Hi, thanks for your feedback. It looks like the code you are running is slightly different from the one in the notebook. You are using lowercase names like x_test and x_test_prepared instead of X_test and X_test_prepared. I suspect that the model was trained using one dataset but then it is run on a different dataset, with a different list of columns.

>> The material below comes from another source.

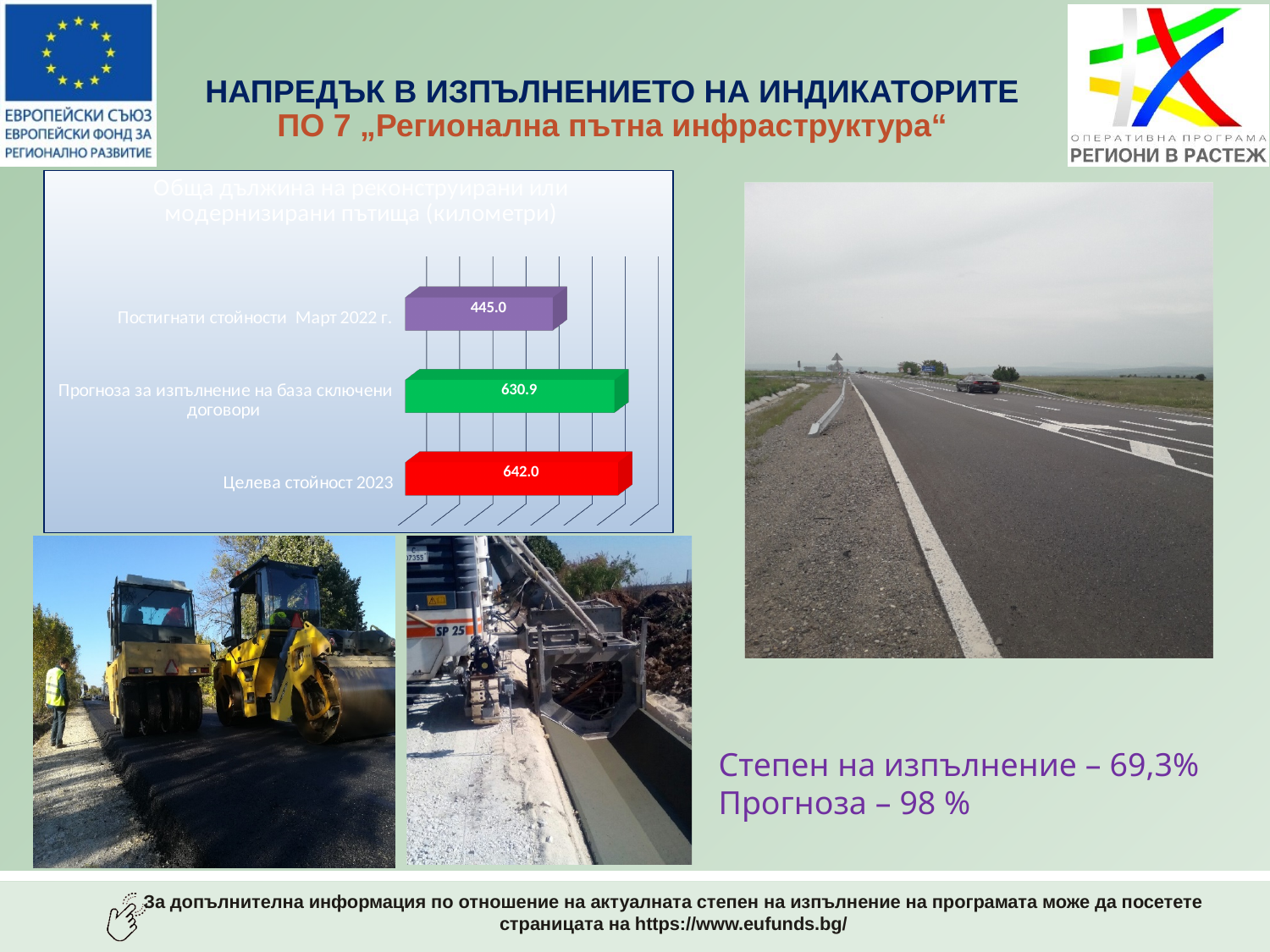
What is the value for "Целева стойност 2023"? 642.0 What colour is the bar for "Целева стойност 2023"? Red Which category has the lowest value? Постигнати стойности Март 2022 г. Which is larger: the value for "Прогноза за изпълнение на база сключени договори" or the value for "Постигнати стойности Март 2022 г."? Прогноза за изпълнение на база сключени договори What is the difference between the value for "Целева стойност 2023" and the value for "Прогноза за изпълнение на база сключени договори"? 11.1 How many categories are shown in the chart? 3 What is the title of the chart? Обща дължина на реконструирани или модернизирани пътища (километри) Which category has the highest value? Целева стойност 2023 What is the difference between the value for "Целева стойност 2023" and the value for "Постигнати стойности Март 2022 г."? 197.0 What kind of chart is shown on the slide? Bar chart What is the value for "Прогноза за изпълнение на база сключени договори"? 630.9 What is the value for "Постигнати стойности Март 2022 г."? 445.0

Please make sure you are running exactly the same code as in the notebook.
Here's a simple code example that reproduces the same exception:
import pandas as pd
from sklearn.preprocessing import StandardScaler
from sklearn.compose import ColumnTransformer
from sklearn.preprocessing import OneHotEncoder
num_attribs = ["num1", "num2"]
cat_attribs = ["cat1"]
full_pipeline = ColumnTransformer([
("num", StandardScaler(), num_attribs),
("cat", OneHotEncoder(), cat_attribs),
])
X_train = pd.DataFrame({
"num1": [1., 2., 3.],
"num2": [4., 5., 6.],
"cat1": ["A", "B", "A"]
})
X_train_prepared = full_pipeline.fit_transform(X_train)
X_test = pd.DataFrame({
"num1": [1., 3.],
"cat1": ["B", "C"]
})
X_test_prepared = full_pipeline.transform(X_test)
Note that X_test is missing the num2 column.
Hope this helps.
X_train and X_test should have the same columns.
Once you applied the sklearn's Pipeline containing ColumnTransformation, then it is in model and when you evaluate your model on X_test, it will apply same pipeline as for train and the error will vanish.